▸ **PROVIDED PASSAGE**
**********

A very subjective single-cell transcriptomics reading list
I do not think that single-cell transcriptomics (scRNA-seq) is easy data to model. The signal-to-noise ratio is low. Batch effects are everywhere. Over 1700 different methods exist, but understanding when a particular method should (or should not) be used is hard to navigate.
Below I assembled a subjective reading list. It consists of resources which I wish I had known when I was working on the topic – perhaps it will turn out to be useful for somebody. If you think I have missed something important (and I most definitely have), let me know!
Eleven grand challenges
One of my favourite papers is the review by D. Lähnemann, et al. Eleven grand challenges in single-cell data science.
I do not know how many times I read this paper, but whenever I open it, I see something new. I think it is an excellent starting point, showing the complexity of the problem.
How to model the data?

**********

▸ **PROBLEMS TO WORK ON**
(1) Translate this sentence from the single-cell transcriptomics reading list into German: "I think it is an excellent starting point, showing the complexity of the problem."
(2) Answer from the single-cell transcriptomics reading list:
(a) How many different methods exist, according to the list?
(b) Who is named as the author of the review on eleven grand challenges in single-cell data science?
(c) What does the author see whenever they open that review?
(3) Write the next part of the single-cell transcriptomics reading list, starting under its final heading, "How to model the data?"
The data are separate material and have no connection to the single-cell transcriptomics reading list.

▸ **DATASET SECTION**

**********

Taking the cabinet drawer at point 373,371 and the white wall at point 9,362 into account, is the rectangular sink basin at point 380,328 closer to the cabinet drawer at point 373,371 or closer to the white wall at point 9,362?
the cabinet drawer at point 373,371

**********

▸ **TASK RESPONSES**
(1) Ich denke, es ist ein ausgezeichneter Ausgangspunkt, der die Komplexität des Problems zeigt.

(2)
(a) Over 1700.
(b) D. Lähnemann, et al.
(c) Something new.

(3)
Rafael Irizarry gave a wonderful talk Statistical challenges in single cell RNA-seq technologies on modelling scRNA-seq data. Watching it should be complemented by reading Feature selection and dimension reduction for single-cell RNA-Seq based on a multinomial model by F.W. Townes et al. I very much like the explicit focus on modelling and model validation. This is important.
A great review of statistical models for high-dimensional data is in Kevin Murphy’s Probabilistic Machine Learning book (vol. 2, chapter 28). I think reading this chapter (and then re-reading it. And again, but this time reading also the references) is a great method to build some intuition about good modeling strategies, which can work on a particular data set.
I always appreciate when people see the models as building blocks and can adjust or expand them as needed for a particular problems. These methods are closely connected and understanding underlying assumptions and mathematical structure is important to develop principled model expansions.
To give another source for learning about different models, I very much enjoyed reading the material from Jeff Miller’s Bayesian Methodology in Biostatistics course.
The double dipping problem
The double dipping problem is a common mistakes is single-cell analyses, resulting in arguably false discoveries. There is an excellent talk from Daniela Witten on the topic. It can be complemented by reading many associated papers.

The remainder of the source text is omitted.